Während wir weiter aufwärts
fahren, brennt die Sonne erbarmungslos vom Himmel. Ab der Malga
Federa wird der Weg immer steiler und steiniger und ist mit Rucksack
kaum noch zu fahren. Glücklich erreichen wir schließlich den See
am Croda da Lago (2.046 m). Wir umrunden ihn zur Hälfte,
stellen die Räder beiseite und springen in den kühlen
See. Tut das gut! Auf einem am Ufer stehenden Felsbrocken essen wir eine
Kleinigkeit.
Weiter
geht es einen schmalen Kiesweg
am Hang entlang zur Forcella Ambrizzola (2.277 m). Er macht
nur noch 200 Höhenmeter und ist angenehm zu fahren. Die Aussicht zurück
auf den See und das Panorama
um uns ist grandios. Ich filme die Gruppe aus unterschiedlichen Einstellungen
und bleibe daher etwas zurück. Die drei anderen sind um eine Kurve verschwunden.

**VORLIEGENDE ANGABEN:**
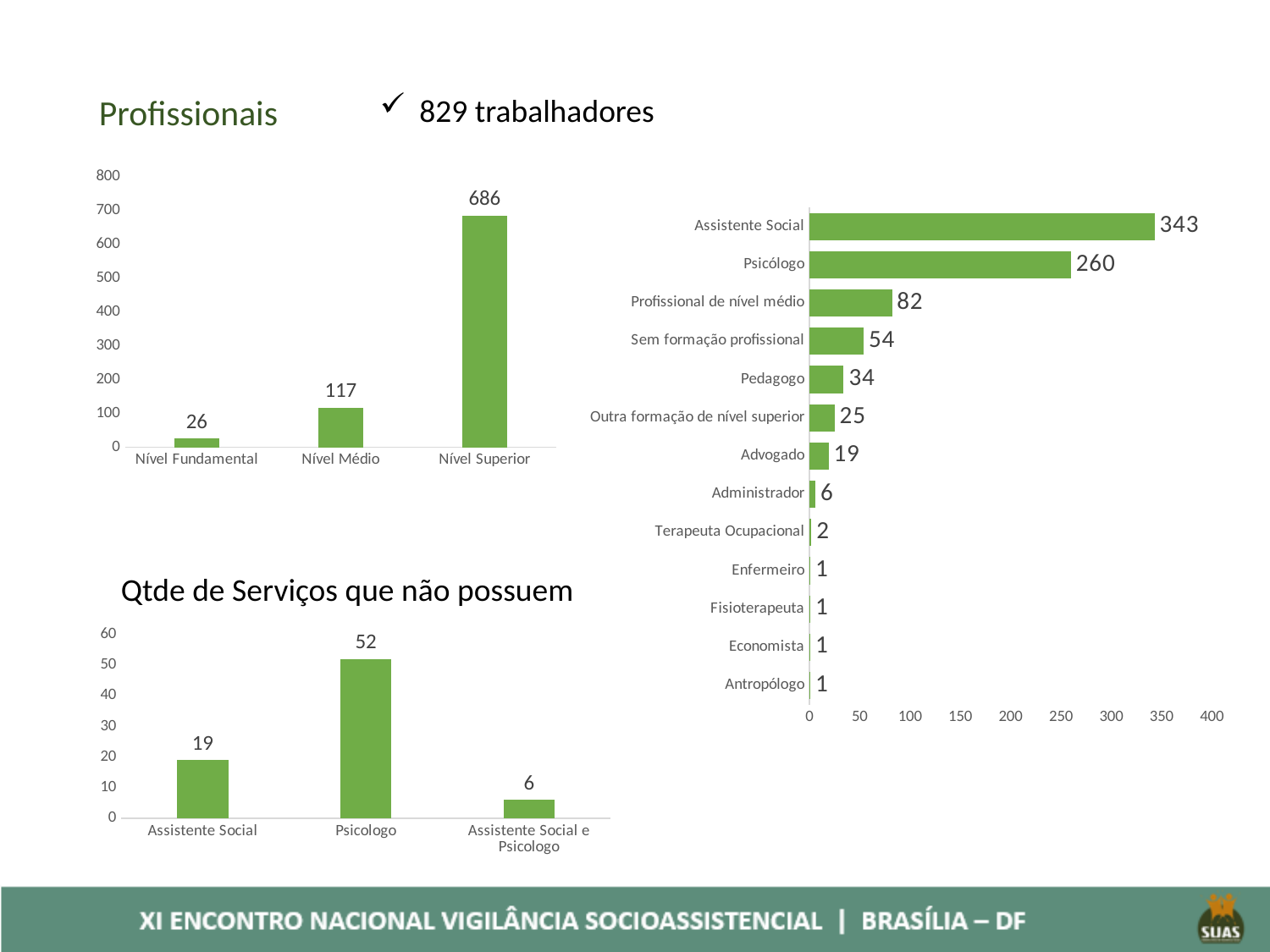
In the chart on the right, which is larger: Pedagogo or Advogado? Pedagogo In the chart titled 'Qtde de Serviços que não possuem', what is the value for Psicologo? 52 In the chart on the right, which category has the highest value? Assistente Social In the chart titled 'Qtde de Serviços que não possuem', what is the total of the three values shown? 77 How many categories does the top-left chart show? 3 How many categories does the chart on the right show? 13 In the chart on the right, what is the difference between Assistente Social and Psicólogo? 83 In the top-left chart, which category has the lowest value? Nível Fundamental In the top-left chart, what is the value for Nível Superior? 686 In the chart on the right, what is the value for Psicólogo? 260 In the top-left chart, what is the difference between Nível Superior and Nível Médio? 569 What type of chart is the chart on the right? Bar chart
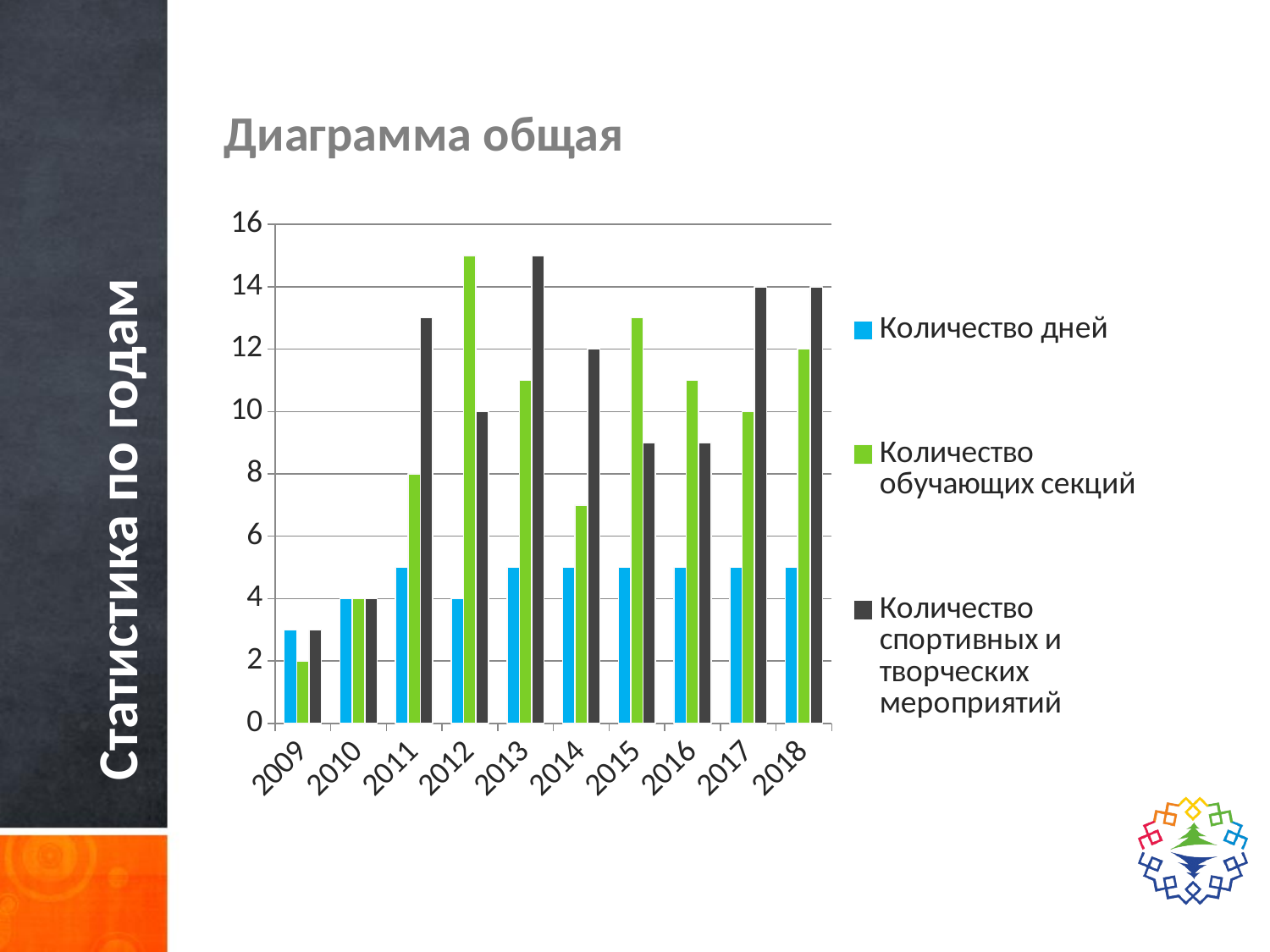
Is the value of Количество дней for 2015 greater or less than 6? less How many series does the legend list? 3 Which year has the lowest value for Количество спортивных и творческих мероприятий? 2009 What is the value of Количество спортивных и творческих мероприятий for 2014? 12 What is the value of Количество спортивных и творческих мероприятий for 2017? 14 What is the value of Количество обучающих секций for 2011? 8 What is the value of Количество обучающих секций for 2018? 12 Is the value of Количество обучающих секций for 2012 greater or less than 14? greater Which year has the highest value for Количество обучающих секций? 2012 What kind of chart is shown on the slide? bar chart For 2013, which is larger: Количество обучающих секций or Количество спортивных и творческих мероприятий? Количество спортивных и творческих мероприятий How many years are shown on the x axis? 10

**AUFGABENSTELLUNG:**
1 - Beantworte die folgenden Fragen zum Lesetext:
(a) Wie hoch liegt der See am Croda da Lago?
(b) Worauf essen die Radfahrer am See eine Kleinigkeit?
(c) Warum bleibt die erzählende Person etwas hinter den anderen zurück?
2 - Gib den Abschnitt des Lesetexts wortgetreu wieder, der mit den Worten „Während wir weiter“ beginnt und mit „Kleinigkeit.“ endet.
3 - Wie lässt sich der Lesetext in zwei Sätzen zusammenfassen?

**LÖSUNGEN:**
1 -
(a) Auf 2.046 m.
(b) Auf einem am Ufer stehenden Felsbrocken.
(c) Sie filmt die Gruppe aus unterschiedlichen Einstellungen.

2 -
Während wir weiter aufwärts
fahren, brennt die Sonne erbarmungslos vom Himmel. Ab der Malga
Federa wird der Weg immer steiler und steiniger und ist mit Rucksack
kaum noch zu fahren. Glücklich erreichen wir schließlich den See
am Croda da Lago (2.046 m). Wir umrunden ihn zur Hälfte,
stellen die Räder beiseite und springen in den kühlen
See. Tut das gut! Auf einem am Ufer stehenden Felsbrocken essen wir eine
Kleinigkeit.

3 - Ab der Malga Federa wird der Weg bei sengender Sonne immer steiler und steiniger, bis die Gruppe den See am Croda da Lago erreicht, darin badet und am Ufer eine Kleinigkeit isst. Danach geht es auf einem schmalen Kiesweg mit grandioser Aussicht zur Forcella Ambrizzola, wobei die erzählende Person beim Filmen zurückbleibt.